WORK REQUEST :: Give again, word for word, each line below starting at the one that contains "[researcher-annotated camera trap]" and ending at the one that contains "common name: squirrels".

RECORDS TO PROCESS ::
---------------
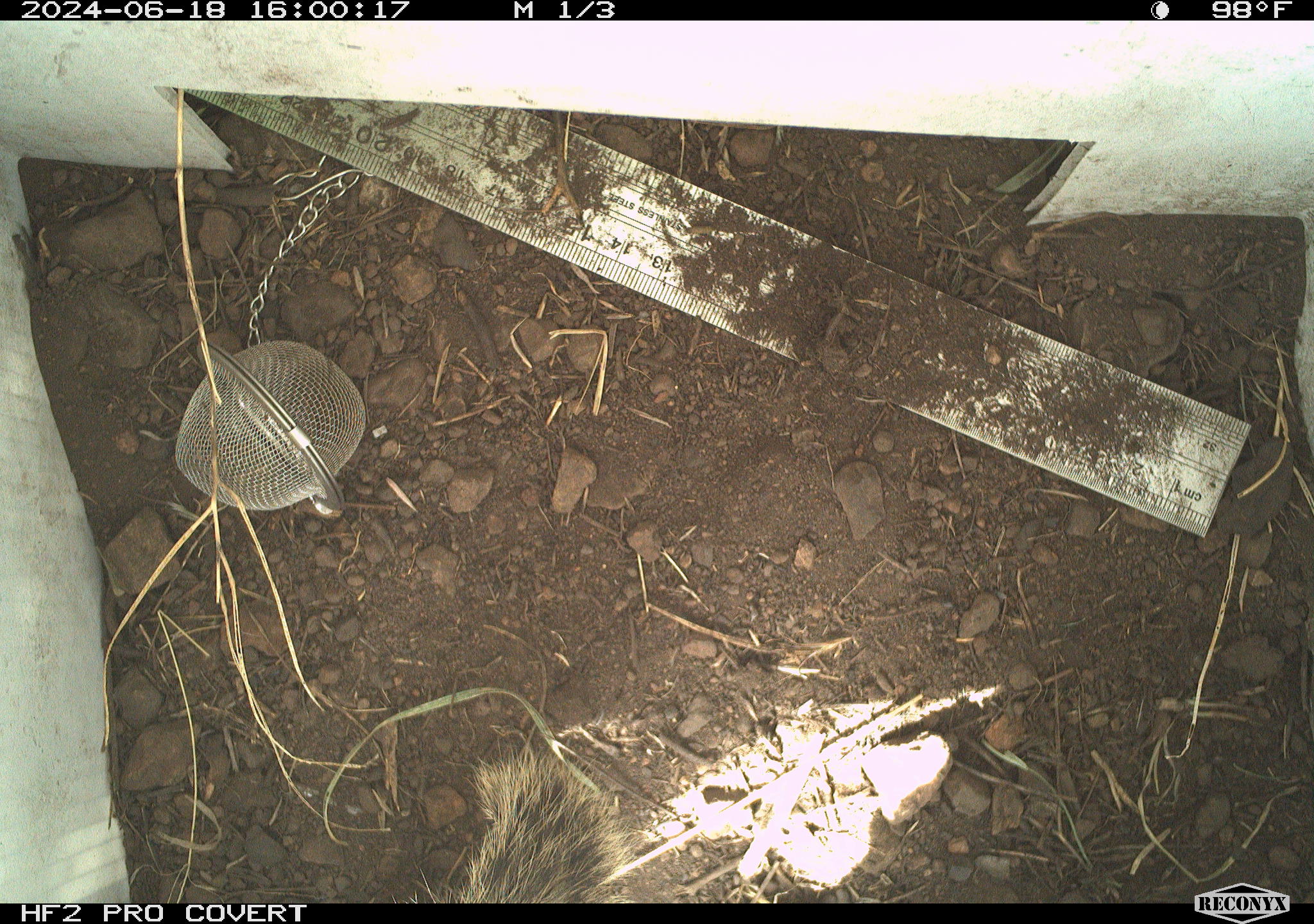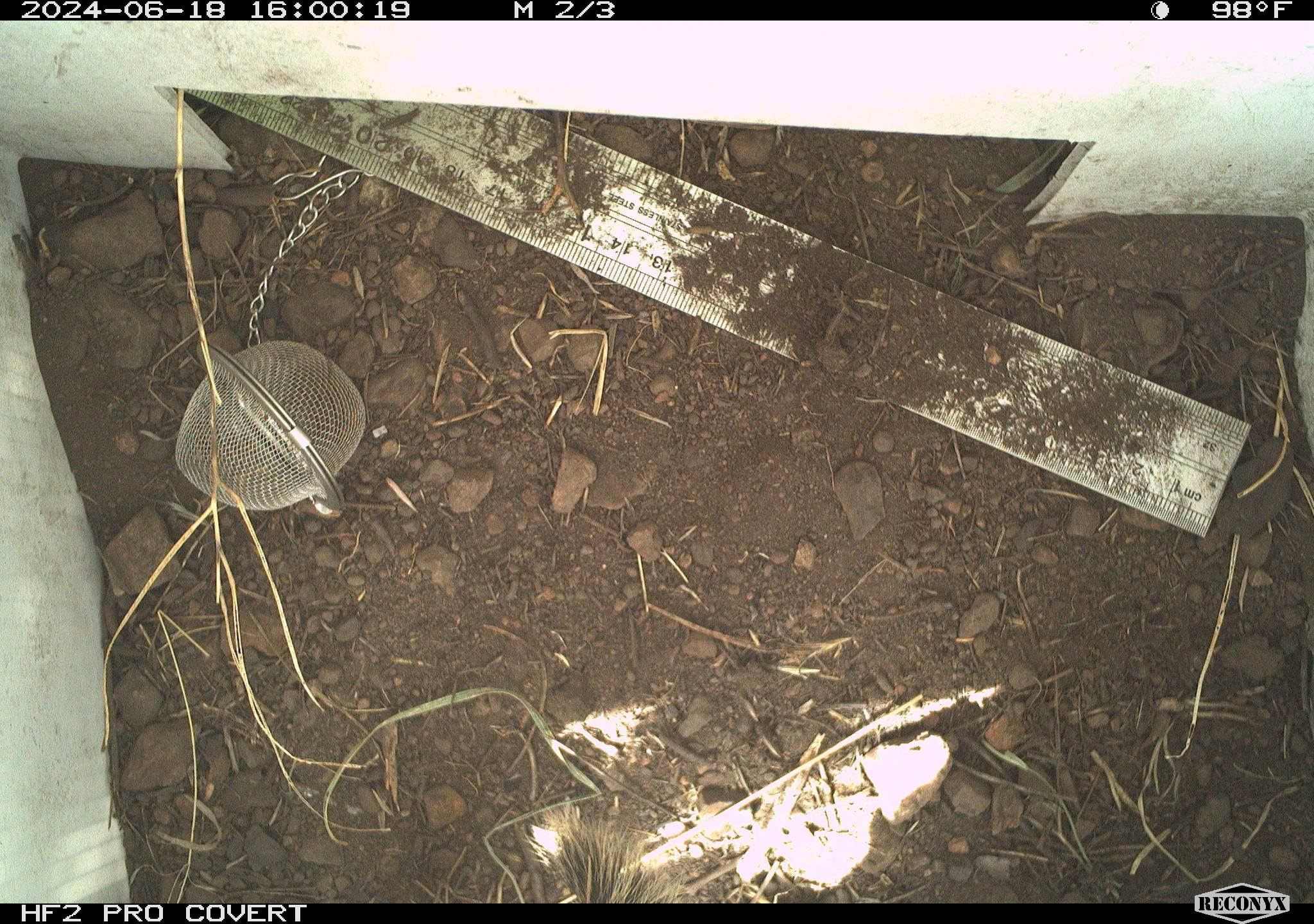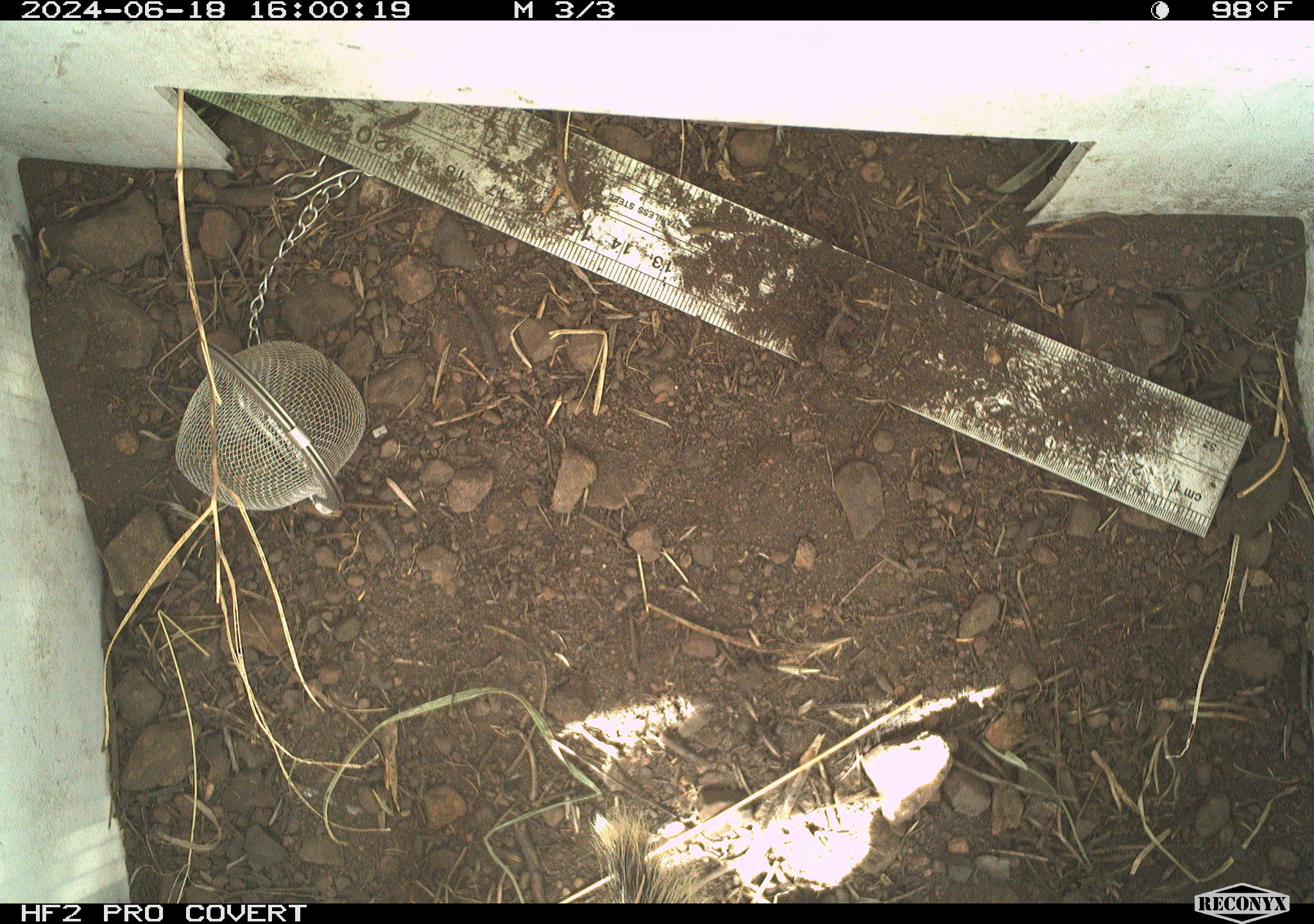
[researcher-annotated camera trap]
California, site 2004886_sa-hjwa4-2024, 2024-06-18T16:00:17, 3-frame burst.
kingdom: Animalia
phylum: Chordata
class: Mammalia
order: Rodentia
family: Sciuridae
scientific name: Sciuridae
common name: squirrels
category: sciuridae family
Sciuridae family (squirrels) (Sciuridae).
---------------
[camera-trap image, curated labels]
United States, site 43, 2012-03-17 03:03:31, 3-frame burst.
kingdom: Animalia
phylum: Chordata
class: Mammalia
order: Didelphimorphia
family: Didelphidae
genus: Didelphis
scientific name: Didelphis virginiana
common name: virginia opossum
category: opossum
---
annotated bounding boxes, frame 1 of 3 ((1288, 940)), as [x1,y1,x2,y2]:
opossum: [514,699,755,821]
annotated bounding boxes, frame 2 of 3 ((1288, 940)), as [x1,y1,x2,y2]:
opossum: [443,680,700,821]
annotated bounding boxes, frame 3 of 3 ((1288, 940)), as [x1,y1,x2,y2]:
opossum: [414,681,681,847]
---------------
ANSWER SPACE ::
[researcher-annotated camera trap]
California, site 2004886_sa-hjwa4-2024, 2024-06-18T16:00:17, 3-frame burst.
kingdom: Animalia
phylum: Chordata
class: Mammalia
order: Rodentia
family: Sciuridae
scientific name: Sciuridae
common name: squirrels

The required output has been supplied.